3. DOACs: weaker evidence but dangerous case reports exist

DOACs were initially thought to have fewer food/herb interactions, but recent reviews and observational reports show herbs can affect DOAC exposure via CYP3A4 and P‑gp and that fatal bleeding has occurred when herbs were combined with DOACs — notably a reported fatality linked to dabigatran plus ginger and cinnamon in a case series [4] [3] [5]. High‑quality, large clinical trials are largely lacking; most alerts are from pharmacokinetic reasoning, case reports, and small studies [12] [13].

4. Mechanisms: two routes to more bleeding

Herb–anticoagulant interactions operate by (a) pharmacodynamic synergy — herbs with antiplatelet or fibrinolytic effects (ginger, garlic, ginkgo, fish‑oil/omega‑3s, etc.) add to anticoagulant bleeding risk; and (b) pharmacokinetic modulation — herbs that inhibit or induce CYP enzymes or P‑glycoprotein change plasma levels of warfarin (CYP2C9) or DOACs (CYP3A4/P‑gp), causing over‑ or under‑anticoagulation [10] [14] [4].

5. What the major clinical reviews and authorities recommend

National guidance urges patients on warfarin to report all supplements because many are untested and can increase bleeding risk; NHS specifically warns against St John’s wort and other unsupervised herb use with warfarin [15]. Reviews recommend extra monitoring (INR for warfarin), avoiding certain supplements before surgery, and cautious counseling because the evidence base varies and product content is inconsistent [6] [16] [12].

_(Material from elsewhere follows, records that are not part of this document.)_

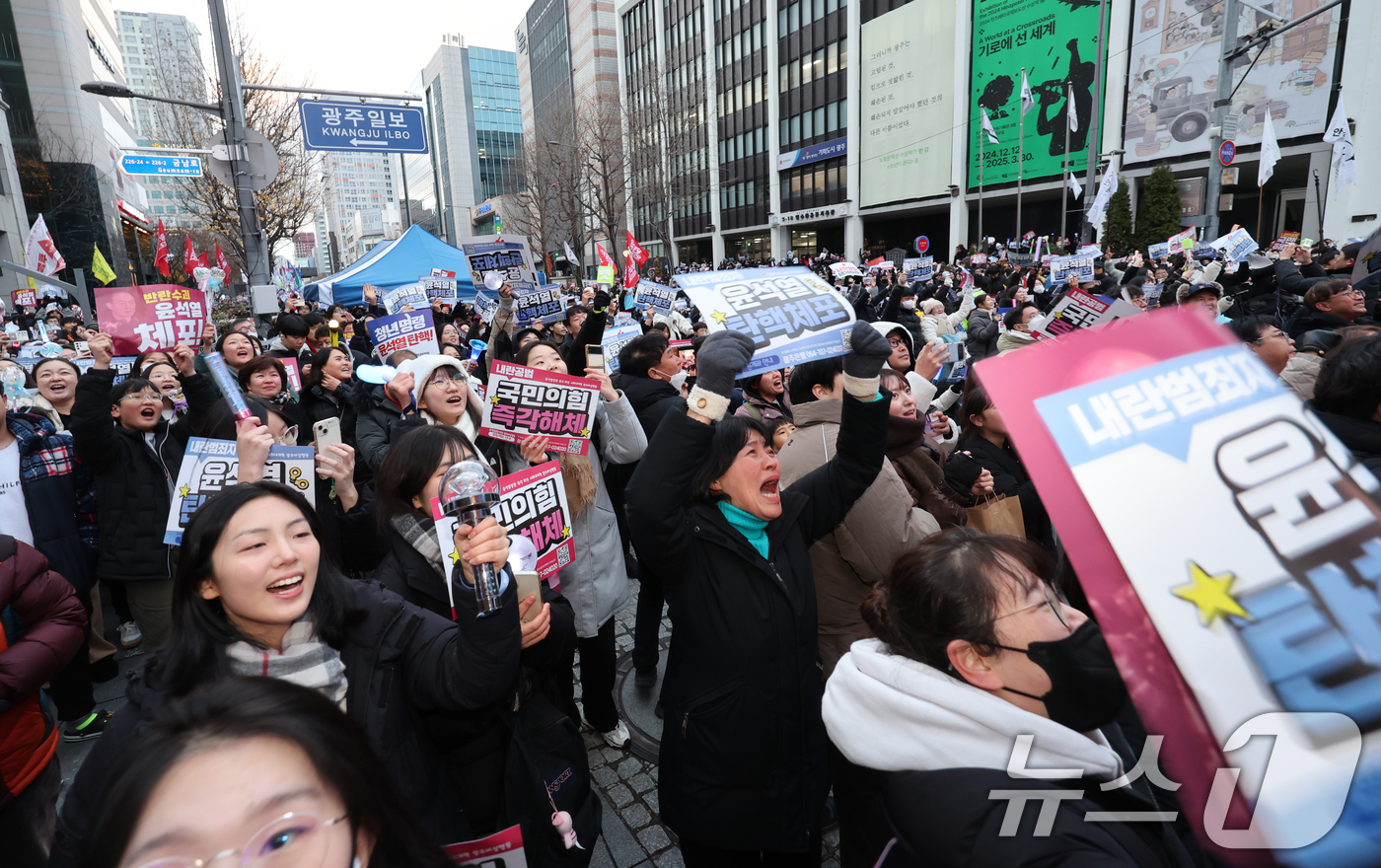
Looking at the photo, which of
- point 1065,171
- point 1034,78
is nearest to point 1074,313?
point 1065,171

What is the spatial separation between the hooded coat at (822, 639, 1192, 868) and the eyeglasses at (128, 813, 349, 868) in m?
0.97

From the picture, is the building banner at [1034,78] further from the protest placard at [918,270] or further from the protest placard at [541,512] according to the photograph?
the protest placard at [541,512]

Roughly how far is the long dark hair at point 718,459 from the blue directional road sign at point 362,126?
923 centimetres

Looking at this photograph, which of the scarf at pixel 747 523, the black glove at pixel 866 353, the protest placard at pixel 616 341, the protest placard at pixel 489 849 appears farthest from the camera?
the protest placard at pixel 616 341

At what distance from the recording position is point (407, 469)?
2568mm

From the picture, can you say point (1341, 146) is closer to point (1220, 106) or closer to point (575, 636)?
point (1220, 106)

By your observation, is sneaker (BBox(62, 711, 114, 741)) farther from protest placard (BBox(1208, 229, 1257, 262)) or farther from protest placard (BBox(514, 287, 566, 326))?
protest placard (BBox(1208, 229, 1257, 262))

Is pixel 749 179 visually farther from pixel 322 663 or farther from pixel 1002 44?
pixel 322 663

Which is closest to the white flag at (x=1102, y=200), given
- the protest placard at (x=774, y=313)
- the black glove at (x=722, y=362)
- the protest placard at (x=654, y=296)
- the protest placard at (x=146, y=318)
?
the protest placard at (x=654, y=296)

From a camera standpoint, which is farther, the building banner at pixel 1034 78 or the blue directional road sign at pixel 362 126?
the building banner at pixel 1034 78

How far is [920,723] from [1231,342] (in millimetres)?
872

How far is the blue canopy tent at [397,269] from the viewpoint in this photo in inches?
631

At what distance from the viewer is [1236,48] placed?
12211mm

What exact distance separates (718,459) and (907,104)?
135 ft
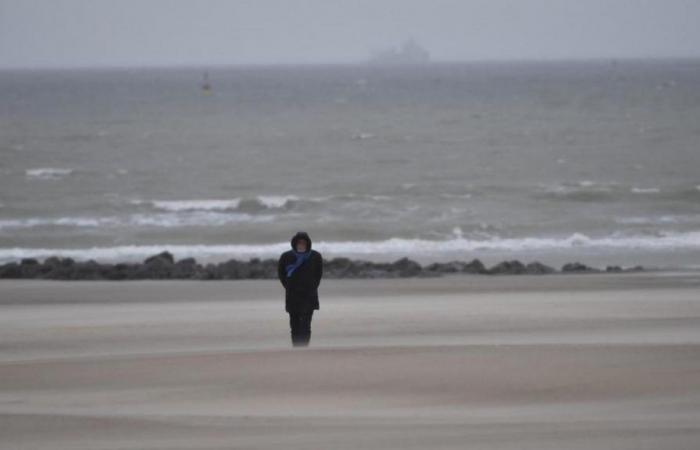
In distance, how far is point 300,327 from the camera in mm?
12281

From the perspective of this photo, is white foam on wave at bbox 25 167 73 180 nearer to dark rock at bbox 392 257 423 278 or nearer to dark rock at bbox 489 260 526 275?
dark rock at bbox 392 257 423 278

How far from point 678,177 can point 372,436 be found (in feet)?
113

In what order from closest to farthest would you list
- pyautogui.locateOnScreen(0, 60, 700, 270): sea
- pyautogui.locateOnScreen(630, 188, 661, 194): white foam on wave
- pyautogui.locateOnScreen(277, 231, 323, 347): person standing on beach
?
pyautogui.locateOnScreen(277, 231, 323, 347): person standing on beach, pyautogui.locateOnScreen(0, 60, 700, 270): sea, pyautogui.locateOnScreen(630, 188, 661, 194): white foam on wave

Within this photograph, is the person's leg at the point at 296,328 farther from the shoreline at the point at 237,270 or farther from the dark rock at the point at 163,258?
the dark rock at the point at 163,258

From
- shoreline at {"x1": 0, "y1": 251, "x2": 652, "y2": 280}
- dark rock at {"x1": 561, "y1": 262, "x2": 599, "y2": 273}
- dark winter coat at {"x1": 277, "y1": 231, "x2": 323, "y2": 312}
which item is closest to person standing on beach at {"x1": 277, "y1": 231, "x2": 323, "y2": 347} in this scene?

6. Limits of the evidence and competing views

Large randomized trials of most herb–anticoagulant combos do not exist. Many papers rely on case reports, small trials, heterogeneous herbal products, or in vitro enzyme studies; some individual studies find no interaction for specific agents (e.g., mixed data for ginger) while aggregated reviews find a net signal toward increased bleeding [7] [10] [6]. For DOACs, authoritative reviews note theoretical CYP/P‑gp interactions but acknowledge “no direct evidence” in many cases, even as case reports show catastrophic outcomes [17] [3].

7. Practical takeaway — what patients and clinicians should do now

Ask every patient about supplement use, discontinue or tightly supervise supplements with known or suspected interactions (garlic, ginger, ginkgo, ginseng, danshen, dong quai, chamomile, papaya/papain, high‑dose vitamin E and some fish‑oil preparations have been implicated), and increase monitoring (INR for warfarin; clinical vigilance and possible drug‑level checks or consultation for DOACs) if supplements are started or stopped [8] [1] [5]. Where evidence is weak but potential harm is high, err on the side of avoidance until safety is established [6] [12].

Limitations: available sources are dominated by reviews, case reports and observational studies; rigorous RCT data on many specific herb–DOAC combinations are not found in the cited material [12] [4].